S3 Redshift Batch ETL Pipeline

Statement

The goal of this project is to load data from S3, process the data into analytics tables using Spark, and load them back into S3 as a set of dimensional tables in order to allow the analytics team to draw insights in what songs users are listening to. Also automate the loading of output S3 dimensional tables to Redshift using Airflow DAGs.

Introduction

A music streaming startup, Global Music, has grown their user base and song database even more and want to move their data warehouse to a data lake. Their data resides in S3, in a directory of JSON logs on user activity on the app, as well as a directory with JSON metadata on the songs in their app.

As their data engineer, you are tasked with building an ETL pipeline that extracts their data from S3, processes them using Spark, and loads the data back into S3 as a set of dimensional tables.

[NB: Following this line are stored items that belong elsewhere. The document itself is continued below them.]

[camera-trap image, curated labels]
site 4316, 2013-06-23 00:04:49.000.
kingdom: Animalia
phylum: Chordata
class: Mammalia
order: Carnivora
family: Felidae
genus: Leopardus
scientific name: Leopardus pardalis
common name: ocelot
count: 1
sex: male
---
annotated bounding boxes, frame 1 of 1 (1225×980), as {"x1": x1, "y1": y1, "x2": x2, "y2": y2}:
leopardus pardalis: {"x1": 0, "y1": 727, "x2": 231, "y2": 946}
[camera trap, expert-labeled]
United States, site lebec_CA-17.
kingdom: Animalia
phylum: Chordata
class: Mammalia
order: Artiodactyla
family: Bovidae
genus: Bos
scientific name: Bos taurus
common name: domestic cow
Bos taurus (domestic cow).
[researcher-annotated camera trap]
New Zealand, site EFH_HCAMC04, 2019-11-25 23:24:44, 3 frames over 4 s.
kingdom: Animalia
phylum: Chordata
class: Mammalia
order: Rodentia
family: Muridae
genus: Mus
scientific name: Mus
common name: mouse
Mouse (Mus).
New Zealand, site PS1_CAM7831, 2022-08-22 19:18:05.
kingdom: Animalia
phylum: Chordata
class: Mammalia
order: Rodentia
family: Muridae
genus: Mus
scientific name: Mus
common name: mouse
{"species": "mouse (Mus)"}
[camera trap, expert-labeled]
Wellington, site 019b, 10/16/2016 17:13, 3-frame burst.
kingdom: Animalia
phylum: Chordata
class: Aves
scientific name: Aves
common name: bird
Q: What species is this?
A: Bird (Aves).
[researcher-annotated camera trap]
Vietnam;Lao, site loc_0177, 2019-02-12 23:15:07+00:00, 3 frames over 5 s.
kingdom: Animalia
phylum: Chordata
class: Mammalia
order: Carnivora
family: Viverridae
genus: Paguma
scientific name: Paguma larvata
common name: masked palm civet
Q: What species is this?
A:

This will allow their analytics team to continue finding insights in what songs their users are listening to.

You'll be able to test your database and ETL pipeline by running queries given to you by the analytics team from Global Music and compare your results with their expected results.

the company has decided that it is time to introduce more automation and monitoring to their data warehouse ETL pipelines and come to the conclusion that the best tool to achieve this is Apache Airflow.

They have decided to bring you into the project and expect you to create high grade data pipelines that are dynamic and built from reusable tasks, can be monitored, and allow easy backfills. They have also noted that the data quality plays a big part when analyses are executed on top the data warehouse and want to run tests against their datasets after the ETL steps have been executed to catch any discrepancies in the datasets.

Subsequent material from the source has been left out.